> _Extrait du document_:

========================

Il faut généralement du temps pour que les initiatives en matière de qualité portent leurs fruits. La «Martha's Rule» pourrait bien faire exception. Cette mesure en faveur de la sécurité des patients a été lancée l’an dernier au sein des hôpitaux du système de santé britannique (NHS).
Le projet porte le nom de Martha, une fillette de 13 ans décédée en 2021 après que les médecins ont sous-estimé une septicémie, malgré les alertes répétées de sa famille face à la dégradation de son état.
La leçon tirée de l’histoire de Martha Mills peut se résumer ainsi: les préoccupations des proches ou des personnes extérieures doivent être prises au sérieux. Mieux encore, un dispositif formel doit permettre de les intégrer systématiquement dans le processus de soins.
- De septembre 2024 à février 2025, 2'289 interventions ont eu lieu dans le cadre de la procédure Martha's Rule. Dans un cinquième de ces cas, ces interventions ont mené à des changements dans la prise en charge ou à des transferts.
- Pas moins de 129 fois, ces interventions ont conduit à prendre une mesure permettant de sauver la vie du patient; 57 d'entre eux ont notamment été transférés dans un service d'urgence ou de soins intensifs.
- Dans 336 cas, le traitement a été adapté suite à l’intervention des proches.
- Enfin, dans 340 cas, l'intervention des proches a permis la résolution de problèmes cliniques (notamment en cas de retards dans la prise de médicaments). Dans 448 cas, elle a permis de résoudre des problèmes de communication.

========================

> _Données présentées_:
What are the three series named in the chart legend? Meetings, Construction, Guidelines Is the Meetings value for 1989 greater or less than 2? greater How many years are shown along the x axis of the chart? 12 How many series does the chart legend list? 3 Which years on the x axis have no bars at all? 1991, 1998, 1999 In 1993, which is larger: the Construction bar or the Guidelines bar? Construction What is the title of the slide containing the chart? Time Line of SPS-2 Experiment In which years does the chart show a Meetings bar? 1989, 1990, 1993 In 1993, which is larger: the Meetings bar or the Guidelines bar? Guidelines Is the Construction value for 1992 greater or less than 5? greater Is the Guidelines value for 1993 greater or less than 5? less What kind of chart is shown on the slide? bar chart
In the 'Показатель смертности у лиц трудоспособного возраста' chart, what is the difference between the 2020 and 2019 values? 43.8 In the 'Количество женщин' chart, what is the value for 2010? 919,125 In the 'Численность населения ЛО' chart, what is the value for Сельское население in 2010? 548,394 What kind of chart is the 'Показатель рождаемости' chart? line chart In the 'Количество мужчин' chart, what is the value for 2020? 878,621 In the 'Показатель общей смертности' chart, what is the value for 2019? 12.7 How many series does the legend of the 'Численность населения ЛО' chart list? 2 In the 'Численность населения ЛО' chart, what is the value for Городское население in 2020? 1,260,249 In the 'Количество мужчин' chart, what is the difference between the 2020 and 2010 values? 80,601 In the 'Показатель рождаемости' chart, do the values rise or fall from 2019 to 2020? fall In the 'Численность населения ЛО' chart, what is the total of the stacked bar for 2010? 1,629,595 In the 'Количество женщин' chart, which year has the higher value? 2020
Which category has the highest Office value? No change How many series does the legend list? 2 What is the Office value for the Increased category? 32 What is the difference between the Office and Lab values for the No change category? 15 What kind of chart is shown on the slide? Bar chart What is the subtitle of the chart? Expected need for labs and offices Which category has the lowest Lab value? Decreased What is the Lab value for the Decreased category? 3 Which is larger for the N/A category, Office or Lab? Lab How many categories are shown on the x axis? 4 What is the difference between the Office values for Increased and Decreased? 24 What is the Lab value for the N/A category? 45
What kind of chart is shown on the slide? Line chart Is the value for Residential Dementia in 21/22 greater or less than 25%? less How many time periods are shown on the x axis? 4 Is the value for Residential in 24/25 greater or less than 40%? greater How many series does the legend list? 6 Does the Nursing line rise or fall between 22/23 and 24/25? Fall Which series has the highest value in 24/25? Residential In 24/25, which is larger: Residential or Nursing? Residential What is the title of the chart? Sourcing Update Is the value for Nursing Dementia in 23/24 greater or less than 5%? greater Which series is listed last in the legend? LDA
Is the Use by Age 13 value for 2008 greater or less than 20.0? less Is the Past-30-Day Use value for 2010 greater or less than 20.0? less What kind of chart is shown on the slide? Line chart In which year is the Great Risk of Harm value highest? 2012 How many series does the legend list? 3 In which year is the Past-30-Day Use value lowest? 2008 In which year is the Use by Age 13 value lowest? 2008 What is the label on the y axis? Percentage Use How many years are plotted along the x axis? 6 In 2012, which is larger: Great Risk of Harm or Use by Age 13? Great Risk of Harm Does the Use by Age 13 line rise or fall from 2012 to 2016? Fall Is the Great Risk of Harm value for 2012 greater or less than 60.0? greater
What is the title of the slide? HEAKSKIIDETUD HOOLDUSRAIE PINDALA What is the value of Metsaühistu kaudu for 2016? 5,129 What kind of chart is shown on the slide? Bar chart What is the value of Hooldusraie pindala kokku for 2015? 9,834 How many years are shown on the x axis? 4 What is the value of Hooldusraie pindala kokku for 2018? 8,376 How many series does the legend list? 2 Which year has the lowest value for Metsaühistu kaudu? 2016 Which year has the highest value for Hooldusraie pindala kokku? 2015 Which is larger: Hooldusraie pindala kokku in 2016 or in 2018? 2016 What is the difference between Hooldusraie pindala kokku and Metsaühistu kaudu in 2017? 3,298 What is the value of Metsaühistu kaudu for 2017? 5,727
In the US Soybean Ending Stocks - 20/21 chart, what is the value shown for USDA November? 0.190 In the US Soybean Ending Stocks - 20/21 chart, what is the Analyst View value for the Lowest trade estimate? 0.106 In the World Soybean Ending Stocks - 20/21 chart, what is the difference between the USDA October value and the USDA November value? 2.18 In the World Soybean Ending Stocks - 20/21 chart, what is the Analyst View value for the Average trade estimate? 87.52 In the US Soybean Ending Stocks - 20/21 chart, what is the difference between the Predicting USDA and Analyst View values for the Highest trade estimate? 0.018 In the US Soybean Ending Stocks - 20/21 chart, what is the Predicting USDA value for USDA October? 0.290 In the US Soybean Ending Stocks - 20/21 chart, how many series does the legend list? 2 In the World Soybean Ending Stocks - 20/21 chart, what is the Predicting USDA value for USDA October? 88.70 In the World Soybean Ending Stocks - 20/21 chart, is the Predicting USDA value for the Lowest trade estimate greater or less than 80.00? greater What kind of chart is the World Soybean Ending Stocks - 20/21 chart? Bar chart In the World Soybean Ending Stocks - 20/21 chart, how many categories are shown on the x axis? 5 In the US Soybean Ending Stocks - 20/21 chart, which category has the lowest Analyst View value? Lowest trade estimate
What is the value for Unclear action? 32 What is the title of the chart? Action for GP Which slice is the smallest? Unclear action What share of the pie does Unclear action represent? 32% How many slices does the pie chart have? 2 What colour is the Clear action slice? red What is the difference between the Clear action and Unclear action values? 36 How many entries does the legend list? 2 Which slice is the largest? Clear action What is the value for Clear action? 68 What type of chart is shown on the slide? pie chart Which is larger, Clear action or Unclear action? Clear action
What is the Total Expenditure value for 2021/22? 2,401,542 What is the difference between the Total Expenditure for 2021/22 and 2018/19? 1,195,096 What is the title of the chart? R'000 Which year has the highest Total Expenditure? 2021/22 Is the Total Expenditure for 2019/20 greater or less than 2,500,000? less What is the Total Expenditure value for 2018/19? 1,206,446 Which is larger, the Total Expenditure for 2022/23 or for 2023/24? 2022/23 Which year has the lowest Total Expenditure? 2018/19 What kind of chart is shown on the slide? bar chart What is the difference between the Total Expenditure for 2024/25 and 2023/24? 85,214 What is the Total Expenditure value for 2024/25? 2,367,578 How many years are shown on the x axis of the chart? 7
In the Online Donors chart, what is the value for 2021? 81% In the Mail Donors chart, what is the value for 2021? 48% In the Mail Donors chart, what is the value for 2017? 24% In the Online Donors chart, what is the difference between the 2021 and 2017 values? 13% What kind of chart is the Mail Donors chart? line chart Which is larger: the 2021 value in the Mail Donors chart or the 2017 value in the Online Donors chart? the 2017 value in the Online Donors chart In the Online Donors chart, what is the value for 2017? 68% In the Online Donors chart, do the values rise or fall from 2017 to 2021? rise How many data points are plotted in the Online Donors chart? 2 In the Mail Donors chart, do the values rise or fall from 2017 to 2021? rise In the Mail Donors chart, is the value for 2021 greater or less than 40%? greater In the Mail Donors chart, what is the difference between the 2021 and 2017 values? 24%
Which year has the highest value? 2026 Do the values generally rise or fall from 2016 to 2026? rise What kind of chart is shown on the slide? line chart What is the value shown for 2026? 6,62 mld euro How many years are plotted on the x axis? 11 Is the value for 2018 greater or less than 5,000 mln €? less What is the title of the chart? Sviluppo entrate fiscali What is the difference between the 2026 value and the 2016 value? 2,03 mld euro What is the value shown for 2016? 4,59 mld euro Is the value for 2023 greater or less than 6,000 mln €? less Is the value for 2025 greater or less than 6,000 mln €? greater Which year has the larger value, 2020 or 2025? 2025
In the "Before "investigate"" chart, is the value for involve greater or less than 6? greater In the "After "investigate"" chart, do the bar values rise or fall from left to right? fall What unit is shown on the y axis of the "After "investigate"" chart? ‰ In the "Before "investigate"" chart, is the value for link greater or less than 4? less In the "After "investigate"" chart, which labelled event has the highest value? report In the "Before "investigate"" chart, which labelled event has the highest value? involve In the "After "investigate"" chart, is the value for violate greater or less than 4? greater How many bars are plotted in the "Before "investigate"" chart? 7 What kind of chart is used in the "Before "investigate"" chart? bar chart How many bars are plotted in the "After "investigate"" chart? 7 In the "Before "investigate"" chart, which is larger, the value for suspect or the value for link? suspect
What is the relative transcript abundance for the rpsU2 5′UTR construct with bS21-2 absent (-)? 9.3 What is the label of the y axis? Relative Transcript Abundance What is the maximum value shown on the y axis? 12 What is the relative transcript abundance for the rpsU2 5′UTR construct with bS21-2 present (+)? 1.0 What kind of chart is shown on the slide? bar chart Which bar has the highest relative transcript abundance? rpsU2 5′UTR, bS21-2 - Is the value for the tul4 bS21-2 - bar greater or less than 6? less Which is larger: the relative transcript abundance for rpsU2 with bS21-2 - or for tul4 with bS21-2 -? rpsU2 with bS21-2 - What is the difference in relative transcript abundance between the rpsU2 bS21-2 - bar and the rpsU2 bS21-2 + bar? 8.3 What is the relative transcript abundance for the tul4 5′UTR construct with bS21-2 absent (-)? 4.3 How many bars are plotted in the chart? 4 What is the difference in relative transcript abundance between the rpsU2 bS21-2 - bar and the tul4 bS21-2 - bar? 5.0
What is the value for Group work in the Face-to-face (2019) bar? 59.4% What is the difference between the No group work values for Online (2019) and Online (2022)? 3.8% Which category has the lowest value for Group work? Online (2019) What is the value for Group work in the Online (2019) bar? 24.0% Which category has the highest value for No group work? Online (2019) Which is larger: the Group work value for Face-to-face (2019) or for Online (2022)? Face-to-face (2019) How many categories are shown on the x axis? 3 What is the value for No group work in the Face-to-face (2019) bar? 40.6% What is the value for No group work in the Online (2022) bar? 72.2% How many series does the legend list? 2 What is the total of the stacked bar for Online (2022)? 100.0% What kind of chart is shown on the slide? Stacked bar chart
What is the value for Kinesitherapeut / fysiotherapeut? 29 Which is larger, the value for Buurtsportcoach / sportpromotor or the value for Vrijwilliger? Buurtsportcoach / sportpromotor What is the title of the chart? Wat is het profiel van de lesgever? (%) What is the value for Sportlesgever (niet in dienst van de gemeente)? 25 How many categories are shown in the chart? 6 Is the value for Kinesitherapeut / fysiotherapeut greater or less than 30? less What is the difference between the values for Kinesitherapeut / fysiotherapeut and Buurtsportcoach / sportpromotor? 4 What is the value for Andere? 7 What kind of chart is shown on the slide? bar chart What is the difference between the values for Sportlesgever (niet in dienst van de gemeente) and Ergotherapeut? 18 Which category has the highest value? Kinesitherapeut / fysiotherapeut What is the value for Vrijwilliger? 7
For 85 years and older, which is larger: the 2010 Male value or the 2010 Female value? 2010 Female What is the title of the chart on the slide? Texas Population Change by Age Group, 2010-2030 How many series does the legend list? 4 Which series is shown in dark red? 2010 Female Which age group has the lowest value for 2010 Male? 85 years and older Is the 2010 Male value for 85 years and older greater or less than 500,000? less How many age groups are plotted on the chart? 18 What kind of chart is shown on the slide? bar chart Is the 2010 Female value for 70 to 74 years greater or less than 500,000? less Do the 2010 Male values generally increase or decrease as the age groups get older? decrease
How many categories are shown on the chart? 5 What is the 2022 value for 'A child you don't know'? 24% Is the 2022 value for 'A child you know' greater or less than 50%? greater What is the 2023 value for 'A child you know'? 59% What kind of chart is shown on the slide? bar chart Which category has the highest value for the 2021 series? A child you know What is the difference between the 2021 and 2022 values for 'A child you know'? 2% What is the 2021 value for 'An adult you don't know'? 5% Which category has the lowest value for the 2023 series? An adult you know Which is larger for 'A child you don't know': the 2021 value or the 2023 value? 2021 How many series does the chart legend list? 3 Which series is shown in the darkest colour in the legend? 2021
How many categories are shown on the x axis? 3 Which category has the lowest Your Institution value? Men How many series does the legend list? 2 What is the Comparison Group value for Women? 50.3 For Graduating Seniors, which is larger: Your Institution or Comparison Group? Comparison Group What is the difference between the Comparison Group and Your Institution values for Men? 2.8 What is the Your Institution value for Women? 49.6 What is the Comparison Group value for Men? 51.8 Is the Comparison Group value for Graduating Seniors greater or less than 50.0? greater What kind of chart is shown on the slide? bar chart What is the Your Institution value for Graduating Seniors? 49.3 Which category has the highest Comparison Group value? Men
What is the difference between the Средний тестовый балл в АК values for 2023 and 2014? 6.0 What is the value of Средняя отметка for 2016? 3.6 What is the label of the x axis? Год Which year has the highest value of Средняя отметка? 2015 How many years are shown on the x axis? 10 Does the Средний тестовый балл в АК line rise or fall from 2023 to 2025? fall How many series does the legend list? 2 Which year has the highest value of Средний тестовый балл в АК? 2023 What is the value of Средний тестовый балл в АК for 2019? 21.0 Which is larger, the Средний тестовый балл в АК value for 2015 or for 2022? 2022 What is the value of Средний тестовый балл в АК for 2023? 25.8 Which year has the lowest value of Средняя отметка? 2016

========================

> _Exercices proposés_:
a: D'après le texte sur la Martha's Rule, combien d'interventions ont eu lieu de septembre 2024 à février 2025 ?
b: Prolongez le texte sur la Martha's Rule à partir de sa dernière phrase, s'il vous plaît.

> _Exercices corrigés_:
a: 2'289 interventions.

b:
«We are not even a year into the rollout of Martha’s Rule and it is already one of the most significant changes in patient safety in recent years.» — Stephen Powis, Medical Director NHS
Les proches ne devraient pas être les seuls à faire remonter des inquiétudes. Le personnel soignant, thérapeutique ou administratif intervenant en marge des soins directs devrait également être impliqué. Mais pour que cela fonctionne, un processus clair doit être en place:
- Les hôpitaux participants s’engagent à demander au moins une fois par jour, de manière structurée, aux patients s’ils se sentent mieux ou moins bien.
- Tout membre du personnel médical ayant des doutes sur l’état d’un patient peut solliciter une évaluation par une autre équipe.
- Ce dispositif est également accessible aux patients, à leurs proches ou à leurs soignants – avec une signalétique claire dans les établissements.
Selon les dernières évaluations, dans 73% des cas, la demande d’intervention («escalation request») provenait des proches.
Le retour des équipes hospitalières est largement positif.
Stephen Powis le souligne: «La Martha's Rule est en vigueur depuis moins d'un an et il s'agit déjà de l'un des changements les plus importants de ces dernières années en matière de sécurité des patients. Des centaines d'appels ont permis d'améliorer les soins aux patients – et sans aucun doute de sauver des vies.»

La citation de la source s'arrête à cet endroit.